Cheapest Flights Within K Stops

Cheapest Flights Within K Stops

What is this problem about?

The "Cheapest Flights Within K Stops interview question" is a shortest-path problem with an additional constraint. You are given a set of cities connected by flights with specific costs. Your goal is to find the minimum price to fly from a src city to a dst city, but you are limited to a maximum of k stops (meaning at most $k+1$ total flights).

Why is this asked in interviews?

This "Cheapest Flights Within K Stops coding problem" is a favorite of companies like Apple, Uber, and Airbnb. It tests whether a candidate can adapt standard shortest-path algorithms (like Dijkstra's) to include a "budget" of stops. It evaluates the ability to handle multi-dimensional state (cost and stops) and prevents simple greedy solutions from working correctly.

Algorithmic pattern used

This problem can be solved using Breadth-First Search (BFS), Dijkstra's Algorithm, or Bellman-Ford.

1. BFS: Since we care about the number of stops, a level-by-level BFS is natural. Each level increment represents one more stop. Maintain an array min_costs to prune paths that are more expensive than what we've already found at a given city.
2. Modified Dijkstra: Use a priority queue to always explore the cheapest flight first. However, unlike standard Dijkstra, you might visit a city multiple times if a new path has fewer stops, even if it's slightly more expensive.
3. Bellman-Ford: Run the edge relaxation process exactly $k+1$ times.

Example explanation

Flights: (A->B, 100), (B->C, 100), (A->C, 500), $K = 1$.

• Path 1: A -> B -> C. Cost: 200. Stops: 1. (Valid).
• Path 2: A -> C. Cost: 500. Stops: 0. (Valid). Result: 200. If $K=0$, only Path 2 is valid. Result: 500.

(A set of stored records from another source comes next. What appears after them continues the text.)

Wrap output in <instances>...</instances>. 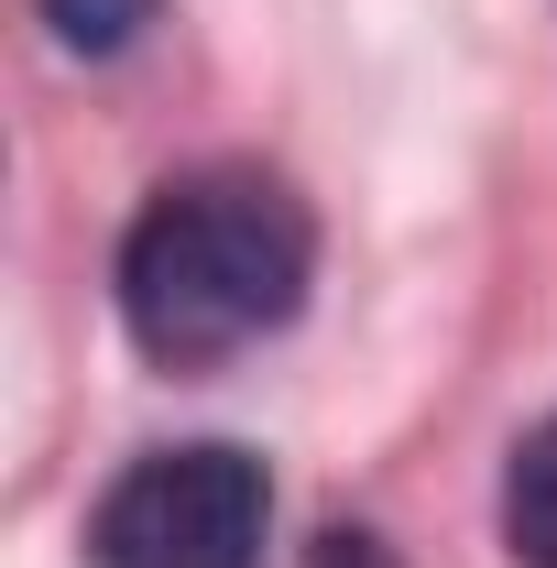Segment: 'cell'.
Listing matches in <instances>:
<instances>
[{
    "label": "cell",
    "instance_id": "1",
    "mask_svg": "<svg viewBox=\"0 0 557 568\" xmlns=\"http://www.w3.org/2000/svg\"><path fill=\"white\" fill-rule=\"evenodd\" d=\"M317 274V219L295 209L274 175H175L121 241V317L142 361L164 372H209V361L274 339L306 306Z\"/></svg>",
    "mask_w": 557,
    "mask_h": 568
},
{
    "label": "cell",
    "instance_id": "4",
    "mask_svg": "<svg viewBox=\"0 0 557 568\" xmlns=\"http://www.w3.org/2000/svg\"><path fill=\"white\" fill-rule=\"evenodd\" d=\"M153 11L164 0H44V22H55L67 55H132L142 33H153Z\"/></svg>",
    "mask_w": 557,
    "mask_h": 568
},
{
    "label": "cell",
    "instance_id": "3",
    "mask_svg": "<svg viewBox=\"0 0 557 568\" xmlns=\"http://www.w3.org/2000/svg\"><path fill=\"white\" fill-rule=\"evenodd\" d=\"M503 547L525 568H557V416L514 448V470H503Z\"/></svg>",
    "mask_w": 557,
    "mask_h": 568
},
{
    "label": "cell",
    "instance_id": "2",
    "mask_svg": "<svg viewBox=\"0 0 557 568\" xmlns=\"http://www.w3.org/2000/svg\"><path fill=\"white\" fill-rule=\"evenodd\" d=\"M274 481L252 448L198 437V448H142L132 470L88 514V558L99 568H263Z\"/></svg>",
    "mask_w": 557,
    "mask_h": 568
}]
</instances>
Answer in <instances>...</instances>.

Common mistakes candidates make

• Standard Dijkstra: Using standard Dijkstra without considering stops. A cheaper path with too many stops might prevent the algorithm from ever finding a valid path with slightly more cost.
• TLE with BFS: Not using a min_costs array to prune search branches, leading to exponential growth in explored paths.
• Off-by-one: Confusing "K stops" with "K flights." Remember that $K$ stops means $K+1$ flights.

Interview preparation tip

Master "Shortest Path" algorithms. This problem is the perfect example of why you must understand the why behind algorithms like Dijkstra. Practice identifying when a problem requires tracking an extra state variable beyond just the weight/cost.